THE REQUEST: Every line of the records must be repeated exactly; pictures stay out.

__________________________________________________

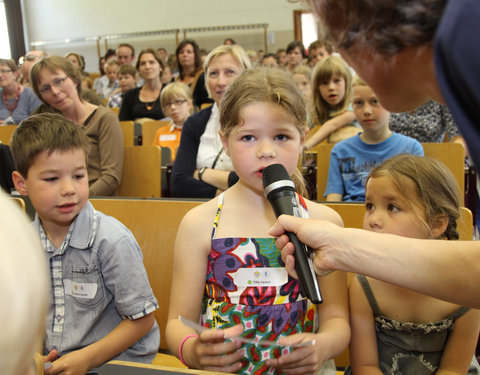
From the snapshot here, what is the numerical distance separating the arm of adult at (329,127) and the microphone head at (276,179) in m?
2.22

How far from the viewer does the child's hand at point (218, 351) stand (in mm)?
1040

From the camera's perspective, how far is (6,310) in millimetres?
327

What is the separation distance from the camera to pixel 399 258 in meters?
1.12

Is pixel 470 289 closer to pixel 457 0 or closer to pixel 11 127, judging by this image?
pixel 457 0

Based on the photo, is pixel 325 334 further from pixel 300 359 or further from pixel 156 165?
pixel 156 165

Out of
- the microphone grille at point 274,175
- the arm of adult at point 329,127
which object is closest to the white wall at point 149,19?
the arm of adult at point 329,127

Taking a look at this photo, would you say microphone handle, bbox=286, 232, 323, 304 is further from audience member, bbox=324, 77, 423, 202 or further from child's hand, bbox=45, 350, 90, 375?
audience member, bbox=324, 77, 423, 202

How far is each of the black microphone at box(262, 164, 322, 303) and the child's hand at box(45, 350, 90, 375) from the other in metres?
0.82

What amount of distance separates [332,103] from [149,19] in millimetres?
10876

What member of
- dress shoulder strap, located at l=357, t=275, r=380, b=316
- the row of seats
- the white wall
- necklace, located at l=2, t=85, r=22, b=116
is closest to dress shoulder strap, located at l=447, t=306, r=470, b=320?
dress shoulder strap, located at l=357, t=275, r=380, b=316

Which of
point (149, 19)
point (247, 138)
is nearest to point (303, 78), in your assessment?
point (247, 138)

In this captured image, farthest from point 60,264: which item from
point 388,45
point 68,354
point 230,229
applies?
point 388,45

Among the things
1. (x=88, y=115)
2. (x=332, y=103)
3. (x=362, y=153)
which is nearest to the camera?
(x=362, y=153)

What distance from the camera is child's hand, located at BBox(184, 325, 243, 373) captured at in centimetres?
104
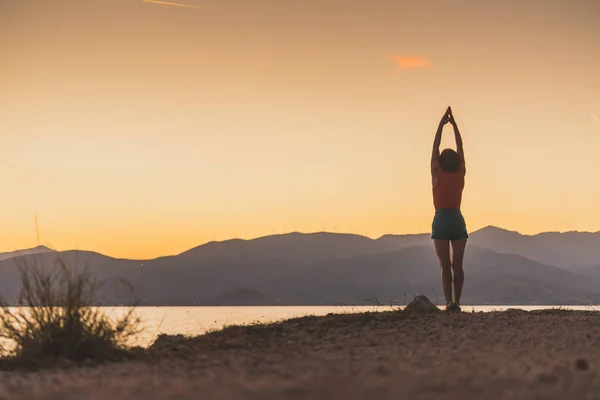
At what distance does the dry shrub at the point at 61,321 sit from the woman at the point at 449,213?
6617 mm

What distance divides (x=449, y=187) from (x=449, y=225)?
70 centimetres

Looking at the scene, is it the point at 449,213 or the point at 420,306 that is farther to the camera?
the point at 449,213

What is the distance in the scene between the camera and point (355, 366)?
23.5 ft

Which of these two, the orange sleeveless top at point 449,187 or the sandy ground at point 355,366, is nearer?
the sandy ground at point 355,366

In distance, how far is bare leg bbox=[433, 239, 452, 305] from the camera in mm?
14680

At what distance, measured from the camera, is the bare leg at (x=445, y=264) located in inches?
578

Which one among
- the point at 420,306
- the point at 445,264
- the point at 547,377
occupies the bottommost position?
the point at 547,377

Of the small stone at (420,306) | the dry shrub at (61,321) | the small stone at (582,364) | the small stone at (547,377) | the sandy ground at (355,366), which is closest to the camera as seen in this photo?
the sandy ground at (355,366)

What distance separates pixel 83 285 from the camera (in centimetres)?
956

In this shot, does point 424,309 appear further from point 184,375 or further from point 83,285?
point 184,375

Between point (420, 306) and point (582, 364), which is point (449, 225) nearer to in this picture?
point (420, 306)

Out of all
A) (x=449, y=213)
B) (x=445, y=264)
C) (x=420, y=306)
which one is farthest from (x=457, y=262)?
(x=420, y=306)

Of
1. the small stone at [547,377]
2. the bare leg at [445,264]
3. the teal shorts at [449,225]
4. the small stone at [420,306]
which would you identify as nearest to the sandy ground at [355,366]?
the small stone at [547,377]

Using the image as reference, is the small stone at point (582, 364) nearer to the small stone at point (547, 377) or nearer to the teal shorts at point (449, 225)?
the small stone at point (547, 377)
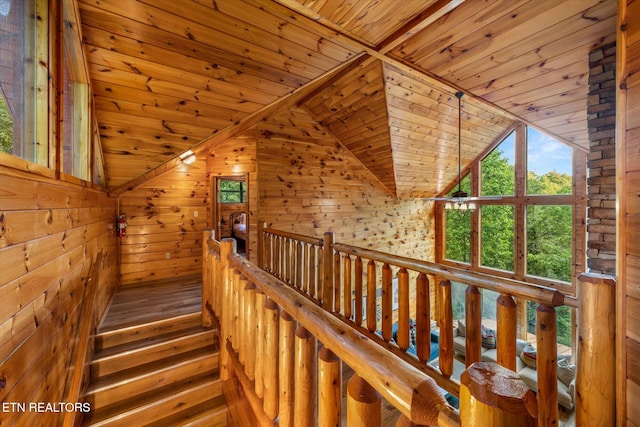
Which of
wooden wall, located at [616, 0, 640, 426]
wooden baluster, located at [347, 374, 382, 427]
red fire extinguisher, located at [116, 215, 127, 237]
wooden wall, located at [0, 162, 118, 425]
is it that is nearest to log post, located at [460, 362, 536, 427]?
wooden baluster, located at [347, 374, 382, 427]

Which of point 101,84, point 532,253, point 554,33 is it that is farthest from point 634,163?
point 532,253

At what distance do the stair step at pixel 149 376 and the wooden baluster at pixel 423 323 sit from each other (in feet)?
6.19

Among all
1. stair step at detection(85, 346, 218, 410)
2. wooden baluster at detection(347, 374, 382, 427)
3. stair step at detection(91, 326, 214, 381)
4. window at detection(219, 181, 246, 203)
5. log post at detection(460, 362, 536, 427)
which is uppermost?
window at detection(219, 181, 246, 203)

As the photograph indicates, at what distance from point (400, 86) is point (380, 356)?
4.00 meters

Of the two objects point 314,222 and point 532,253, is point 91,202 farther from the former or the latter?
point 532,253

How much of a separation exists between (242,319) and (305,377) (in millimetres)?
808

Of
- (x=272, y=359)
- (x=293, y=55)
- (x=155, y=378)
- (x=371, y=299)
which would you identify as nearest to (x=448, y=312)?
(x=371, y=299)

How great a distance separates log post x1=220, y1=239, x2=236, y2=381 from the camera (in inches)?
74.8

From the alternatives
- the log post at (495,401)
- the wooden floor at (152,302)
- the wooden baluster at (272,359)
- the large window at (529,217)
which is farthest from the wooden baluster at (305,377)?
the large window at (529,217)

__________________________________________________

RESPONSE TO THE EXERCISE:
From the snapshot here, what is the numerical distance separating the arm of adult at (329,127) and the microphone head at (276,179) in m?
2.22

How far from the viewer does the child's hand at point (218, 351) stand (in mm)?
1040

From the camera's perspective, how far is (6,310) in millimetres?
327

What is the separation distance from the camera to pixel 399 258 in meters?
1.12

Is pixel 470 289 closer to pixel 457 0 or closer to pixel 11 127, judging by this image?
pixel 457 0

Based on the photo, is pixel 325 334 further from pixel 300 359 or further from pixel 156 165?
pixel 156 165

Out of
- the microphone grille at point 274,175
- the arm of adult at point 329,127
which object is closest to the white wall at point 149,19?
the arm of adult at point 329,127

Taking a look at this photo, would you say microphone handle, bbox=286, 232, 323, 304 is further from audience member, bbox=324, 77, 423, 202 or further from child's hand, bbox=45, 350, 90, 375?
audience member, bbox=324, 77, 423, 202

How far is each of the black microphone at box(262, 164, 322, 303) and the child's hand at box(45, 350, 90, 375) from the other in metres?
0.82

What amount of distance separates [332,103] from [149,19] in millimetres?
10876

What member of
- dress shoulder strap, located at l=357, t=275, r=380, b=316
- the row of seats
- the white wall
- necklace, located at l=2, t=85, r=22, b=116
is closest to dress shoulder strap, located at l=447, t=306, r=470, b=320?
dress shoulder strap, located at l=357, t=275, r=380, b=316

Which of
point (149, 19)
point (247, 138)
is nearest to point (303, 78), in your assessment?
point (247, 138)

In this captured image, farthest from point 60,264: which item from
point 388,45
point 68,354
point 230,229
applies?
point 388,45

Among the things
1. (x=88, y=115)
2. (x=332, y=103)
3. (x=362, y=153)
which is nearest to the camera?
(x=362, y=153)

What distance from the camera is child's hand, located at BBox(184, 325, 243, 373) captured at in centimetres?
104
At what distance does the dry shrub at the point at 61,321 sit from the woman at the point at 449,213?
6617 mm

What distance divides (x=449, y=187) from (x=449, y=225)?
70 centimetres

Looking at the scene, is it the point at 449,213 or the point at 420,306 that is farther to the camera?
the point at 449,213

What is the distance in the scene between the camera and point (355, 366)?
23.5 ft

Which of these two, the orange sleeveless top at point 449,187 or the sandy ground at point 355,366, is nearer?
the sandy ground at point 355,366

In distance, how far is bare leg bbox=[433, 239, 452, 305] from the camera in mm?
14680

At what distance, measured from the camera, is the bare leg at (x=445, y=264) located in inches?
578

Which one among
- the point at 420,306
- the point at 445,264
- the point at 547,377
occupies the bottommost position?
the point at 547,377

Of the small stone at (420,306) | the dry shrub at (61,321) | the small stone at (582,364) | the small stone at (547,377) | the sandy ground at (355,366), which is closest to the camera as seen in this photo?
the sandy ground at (355,366)

What distance separates pixel 83 285 from the camera (in centimetres)?
956

In this shot, does point 424,309 appear further from point 184,375 or further from point 83,285?
point 184,375

Between point (420, 306) and point (582, 364), which is point (449, 225) nearer to in this picture?
point (420, 306)

Out of all
A) (x=449, y=213)
B) (x=445, y=264)
C) (x=420, y=306)
which one is farthest from (x=457, y=262)?
(x=420, y=306)

Of
1. the small stone at [547,377]
2. the bare leg at [445,264]
3. the teal shorts at [449,225]
4. the small stone at [420,306]
which would you identify as nearest to the sandy ground at [355,366]?
the small stone at [547,377]

Using the image as reference, is the small stone at point (582, 364) nearer to the small stone at point (547, 377) or nearer to the teal shorts at point (449, 225)?
the small stone at point (547, 377)
Which of
wooden wall, located at [616, 0, 640, 426]
wooden baluster, located at [347, 374, 382, 427]
red fire extinguisher, located at [116, 215, 127, 237]
wooden wall, located at [0, 162, 118, 425]
is it that is nearest to log post, located at [460, 362, 536, 427]?
wooden baluster, located at [347, 374, 382, 427]

Which of point 101,84, point 532,253, point 554,33 is it that is farthest from point 634,163?
point 532,253

At what distance do the stair step at pixel 149 376 and the wooden baluster at pixel 423 323 sit from each other (in feet)?
6.19

Among all
1. stair step at detection(85, 346, 218, 410)
2. wooden baluster at detection(347, 374, 382, 427)
3. stair step at detection(91, 326, 214, 381)
4. window at detection(219, 181, 246, 203)
5. log post at detection(460, 362, 536, 427)
which is uppermost?
window at detection(219, 181, 246, 203)

As the photograph indicates, at what distance from point (400, 86) is point (380, 356)?
4.00 meters

Of the two objects point 314,222 and point 532,253, is point 91,202 farther from the former or the latter?
point 532,253

How much of a separation exists between (242,319) and (305,377) (in millimetres)?
808

Of
- (x=272, y=359)
- (x=293, y=55)
- (x=155, y=378)
- (x=371, y=299)
which would you identify as nearest to (x=448, y=312)?
(x=371, y=299)

How great a distance separates log post x1=220, y1=239, x2=236, y2=381 from the camera (in inches)?
74.8

From the alternatives
- the log post at (495,401)
- the wooden floor at (152,302)
- the wooden baluster at (272,359)
- the large window at (529,217)
which is farthest from the wooden baluster at (305,377)?
the large window at (529,217)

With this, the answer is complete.